C-reactive protein-induced upregulation of extracellular matrix metalloproteinase inducer in macrophages: Inhibitory effect of fluvastatin

Abstract

Objective

Extracellular matrix metalloproteinase inducer (EMMPRIN) and matrix metalloproteinase (MMP)-9 were reported to be expressed at the macrophage-rich area in human coronary atherosclerotic plaque. We examined whether C-reactive protein (CRP) activates macrophages to express EMMPRIN and MMP-9 in vitro and whether statins inhibit it.

Methods and results

Rat peritoneal macrophages were collected by peritoneal lavage, and were incubated in the presence or absence of CRP. CRP at 5 μg/ml increased the gene expression of EMMPRIN relative to GAPDH, measured by RT-PCR, by 1.67 ± 0.07 fold at 24 h and by 1.85 ± 0.49 fold at 48 h (both p < 0.05). The gene expression of MMP-9 in the presence of CRP at 5 μg/ml was followed by 1.36 ± 0.11 fold increase at 24 h and by 3.95 ± 0.81 fold at 48 h (both p < 0.05). CRP at 5 μg/ml for 48 h increased by 6 fold MMP-9 activity, measured by zymography, without affecting tissue inhibitor of metalloproteinases-1. Boiled CRP at 5 μg/ml for 48 h unaffected MMP-9 activity. Fluvastatin blocked the CRP-induced increases in EMMPRIN and MMP-9 expression and activity. Diphenylene iodonium, an inhibitor of NADPH oxidase, had a similar effect on MMP-9 activity. Fluvastatin suppressed the CRP-induced increases in 8-epi-prostaglandin F_2α levels in the condition media.

Conclusions

CRP is an activator for macrophages to enhance EMMPRIN and MMP-9 expression. Fluvastatin inhibits them presumably through its antioxidant effect.

Introduction

Atherosclerotic plaques are characterized by a lipid core covered by a fibrous cap composed of vascular smooth muscle cells (VSMCs) and extracellular matrix (Ross, 1993). These plaques have chronic inflammatory infiltrates of macrophages and lymphocytes, and plaque disruption is the main cause for acute coronary syndrome including unstable angina, acute myocardial infarction, and sudden death. Plaque instability including ulceration of the fibrous cap, hemorrhage of the intraplaque, or plaque rupture is characterized by the presence of activated macrophages and high lipid content (Falk et al., 1995). Extracellular matrix metalloproteinase inducer (EMMPRIN) induces matrix metalloproteinases (MMPs) (van et al., 1997, Yang et al., 2003), and MMPs play an important role in plaque disruption (Bellosta et al., 1998). In human coronary atherosclerotic samples (atherectomy materials from unstable angina), EMMPRIN was shown to be present in CD68-positive macrophage-rich areas as well as in the areas with MMP-9 expressions (Major et al., 2002). However, little is known about the relationship between macrophage activation and EMMPRIN or MMP-9 expression and what is involved in the activation of macrophages at plaque sites.

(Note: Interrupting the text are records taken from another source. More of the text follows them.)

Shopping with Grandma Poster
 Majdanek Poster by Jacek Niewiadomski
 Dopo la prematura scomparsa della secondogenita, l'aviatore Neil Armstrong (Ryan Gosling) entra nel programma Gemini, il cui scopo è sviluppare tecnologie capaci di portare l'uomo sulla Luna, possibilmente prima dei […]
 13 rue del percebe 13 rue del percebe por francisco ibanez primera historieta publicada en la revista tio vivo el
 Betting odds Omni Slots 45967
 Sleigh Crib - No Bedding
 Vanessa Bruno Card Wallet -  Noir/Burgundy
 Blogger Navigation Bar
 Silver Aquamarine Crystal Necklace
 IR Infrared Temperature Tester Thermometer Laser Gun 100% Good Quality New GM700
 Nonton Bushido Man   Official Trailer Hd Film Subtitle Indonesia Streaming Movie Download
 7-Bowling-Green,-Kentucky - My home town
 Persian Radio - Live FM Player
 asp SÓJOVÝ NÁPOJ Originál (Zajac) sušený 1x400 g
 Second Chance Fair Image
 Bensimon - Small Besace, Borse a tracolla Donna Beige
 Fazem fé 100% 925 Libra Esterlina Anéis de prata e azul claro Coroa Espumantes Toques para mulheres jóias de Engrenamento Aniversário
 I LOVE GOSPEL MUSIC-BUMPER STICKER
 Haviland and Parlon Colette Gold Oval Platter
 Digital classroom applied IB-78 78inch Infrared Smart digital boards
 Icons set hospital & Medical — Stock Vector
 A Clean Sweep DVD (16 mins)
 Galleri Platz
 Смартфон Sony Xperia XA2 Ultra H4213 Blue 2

C-reactive protein (CRP) is not only a biomarker for atherosclerotic events (Ridker et al., 2000) but a potent vasoactive mediator to promote atherogenesis. In monocytes, CRP induces the production of inflammatory cytokines and promotes monocyte chemotaxis and tissue factor expression (Cermak et al., 1993). In endothelial cells, CRP increases the expression of cell adhesion molecules, chemokines, and endothelin-1 (ET-1), decreases endothelial nitric oxide synthase (eNOS) expression and activity, and augments monocyte-endothelial cell adhesion (Pasceri et al., 2001, Venugopal et al., 2002, Verma et al., 2002). In VSMCs, CRP promotes its migration and proliferation and increases the production of reactive oxygen species (ROS) (Wang et al., 2003). In human monocyte-derived macrophages, CRP was shown to increase MMP-1 production (Williams et al., 2004). The 3-hydroxy-3-methylglutaryl coenzyme A (HMGCoA) reductase inhibitors or statins have an antioxidant effect (Wassmann et al., 2002) and were shown to prevent events of coronary artery disease (Heart Protection Study Collaborative Group, 2002) and stabilize atherosclerotic plaques (Fukumoto et al., 2001). In the present study, we tested the hypothesis that CRP activates macrophages to express EMMPRIN and MMP-9 and that statins suppress it through the antioxidant effect.